After reading this thread I have to wonder why you aren't using auto parts for your condenser. Lots of vehicles have electric fans. Seems to me it would be simple to run steam in the top and get water out the bottom. A restricter on the inlet would give it the properties of an exansion chamber as well. Take a look at how your auto air conditioning works and tou will know what I mean.


----------



## rusty (Jun 14, 2013)

Tinker Terry said:


> After reading this thread I have to wonder why you aren't using auto parts for your condenser. Lots of vehicles have electric fans. Seems to me it would be simple to run steam in the top and get water out the bottom. A restricter on the inlet would give it the properties of an exansion chamber as well. Take a look at how your auto air conditioning works and tou will know what I mean.



I'll be looking forawrd to further participation from you Tinker.
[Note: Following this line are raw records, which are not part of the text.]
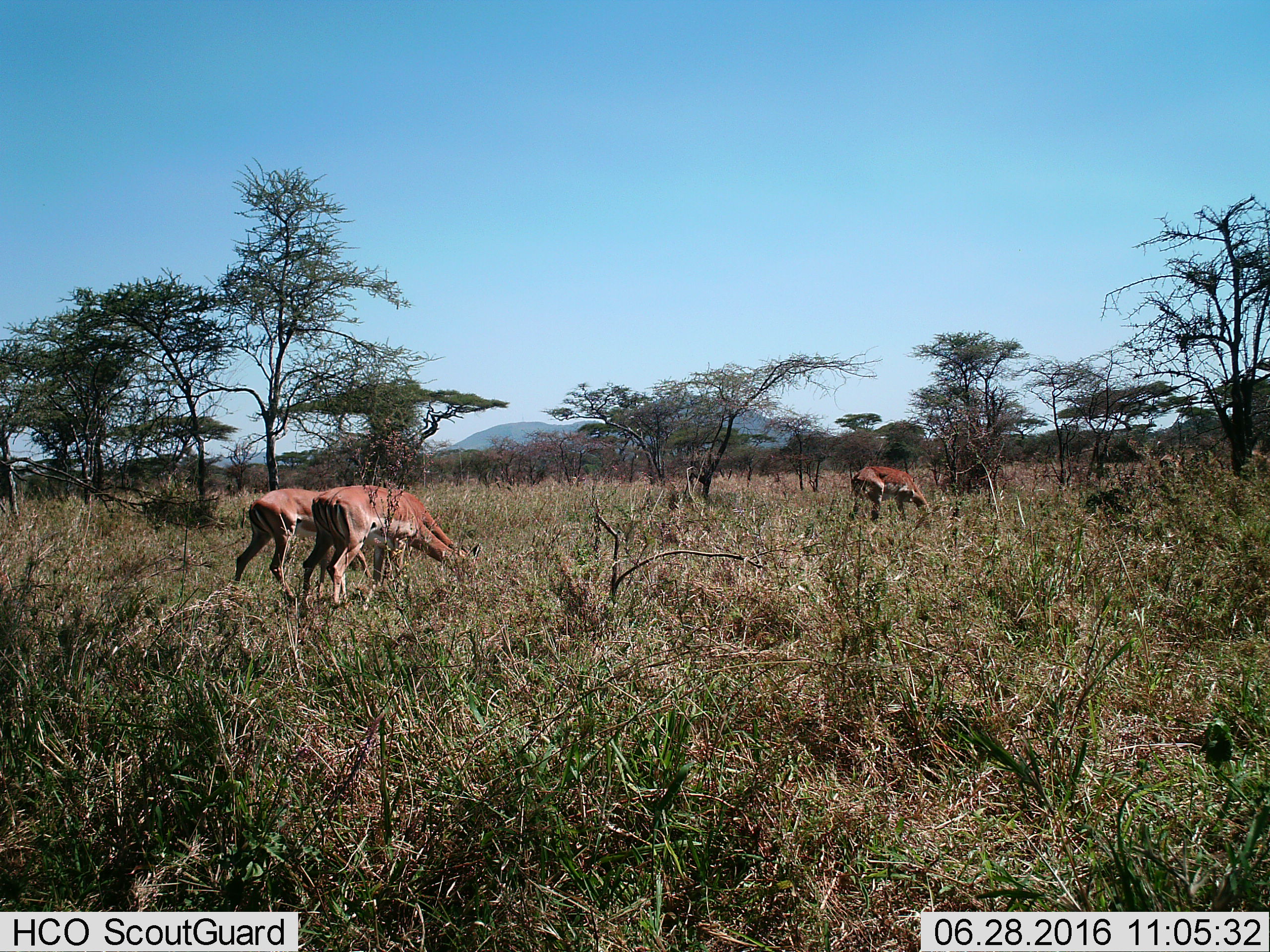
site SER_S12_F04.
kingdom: Animalia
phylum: Chordata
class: Mammalia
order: Artiodactyla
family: Bovidae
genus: Aepyceros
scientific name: Aepyceros melampus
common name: impala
Impala (Aepyceros melampus), count 3. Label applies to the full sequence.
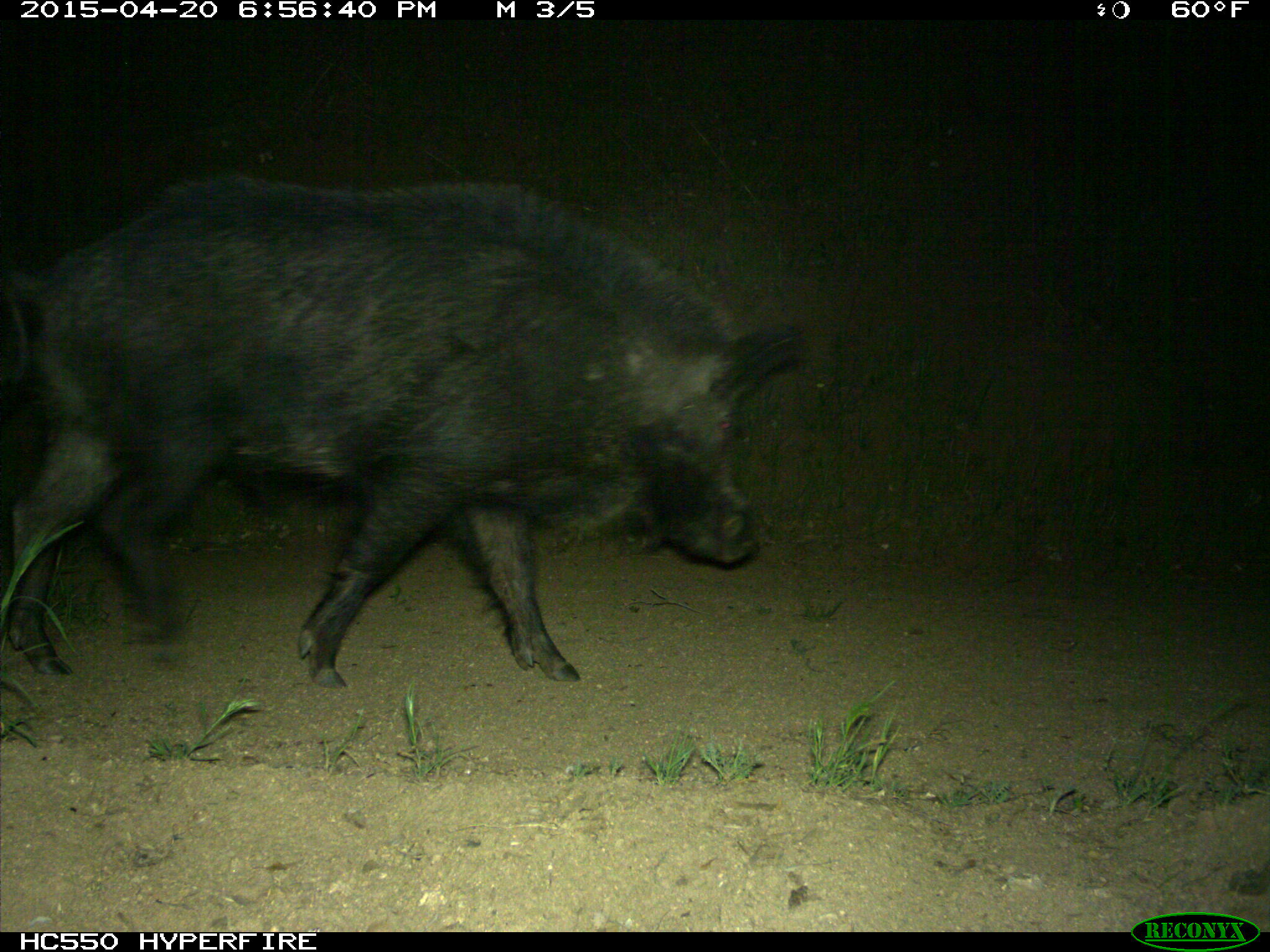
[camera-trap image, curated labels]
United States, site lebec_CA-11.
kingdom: Animalia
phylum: Chordata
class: Mammalia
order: Artiodactyla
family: Suidae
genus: Sus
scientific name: Sus scrofa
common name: wild boar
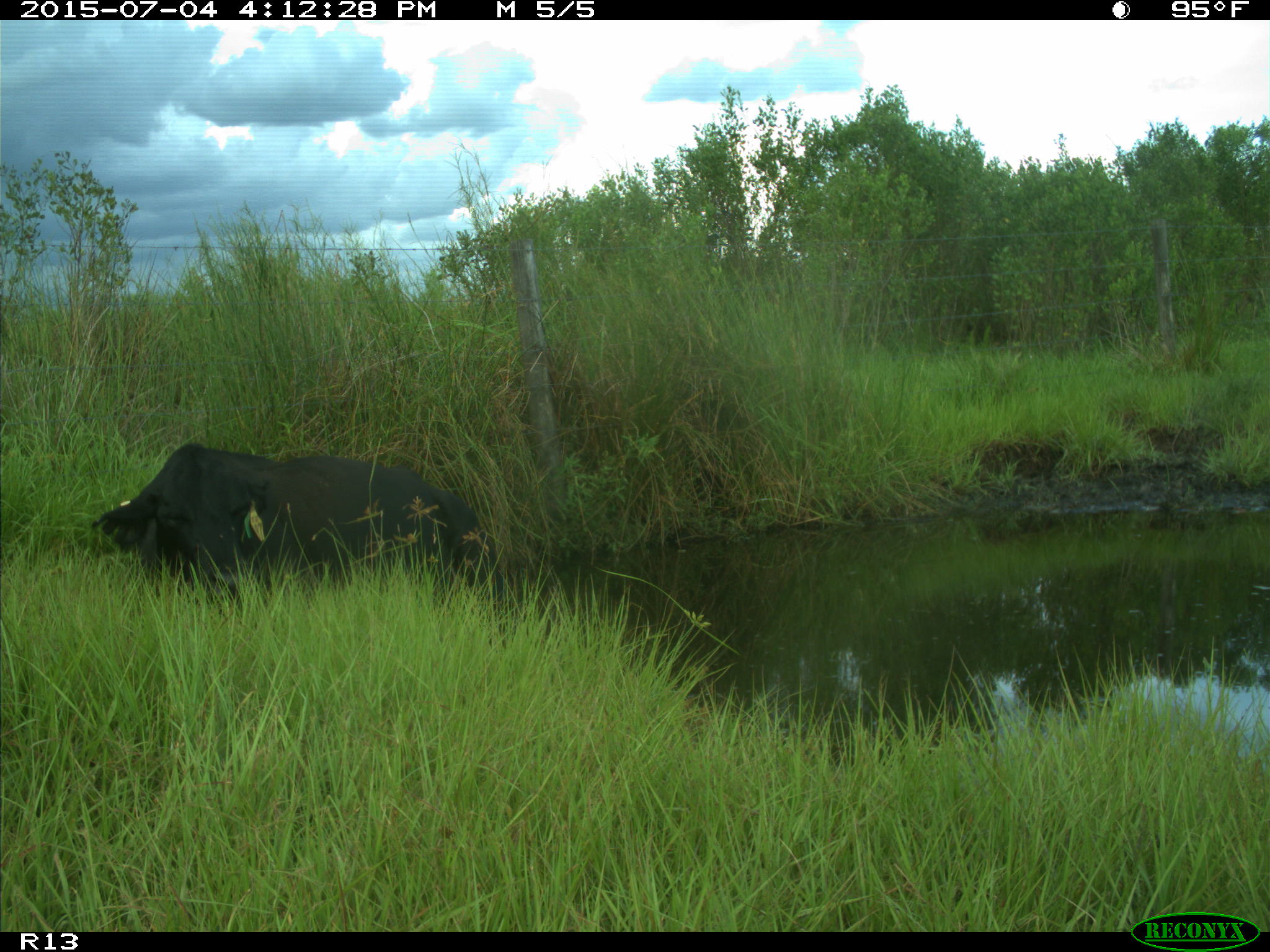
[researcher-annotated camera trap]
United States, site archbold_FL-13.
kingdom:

Basically I went with what I had kicking about the shop and yard, if you read my other thread where I'm attempting to cool down my condensor coolent. You'll notice that this crazy Canadian is pretty handy at tinkering parts together.


----------



## justinhcase (Feb 15, 2014)

Being of irish decent I have made one or two stills in my time.
Have to ask why you where using a propane tank for your boiler when you had the cooling coil sat on a beer keg.
Beer kegs make some of the best stills around and will not rust,I like to clamp a good size header directly to the large opening on top and a simple water jacketed condenser from there runs like a dream.
And if you have a mind to you can run a little bit of mash through for special occasions once in a blue moon, though I would not do that out side of County Meath my self.


----------



## jimdoc (Feb 15, 2014)

justinhcase said:


> Being of irish decent I have made one or two stills in my time.
> Have to ask why you where using a propane tank for your boiler when you had the cooling coil sat on a beer keg.
> Beer kegs make some of the best stills around and will not rust,I like to clamp a good size header directly to the large opening on top and a simple water jacketed condenser from there runs like a dream.
> And if you have a mind to you can run a little bit of mash through for special occasions once in a blue moon, though I would not do that out side of County Meath my self.




Rusty is no longer a forum member, so don't expect an answer.

Jim


----------



## rewalston (Feb 15, 2014)

jimdoc said:


> justinhcase said:
> 
> 
> > Being of irish decent I have made one or two stills in my time.
> ...


Well at least not that Rusty...I'm still here  (rewalston = Rusty)


----------



## butcher (Feb 15, 2014)

I thought so, I always liked rusty and his posts when he was part of the forum.
I personally have no problem as long as there are no problems.


----------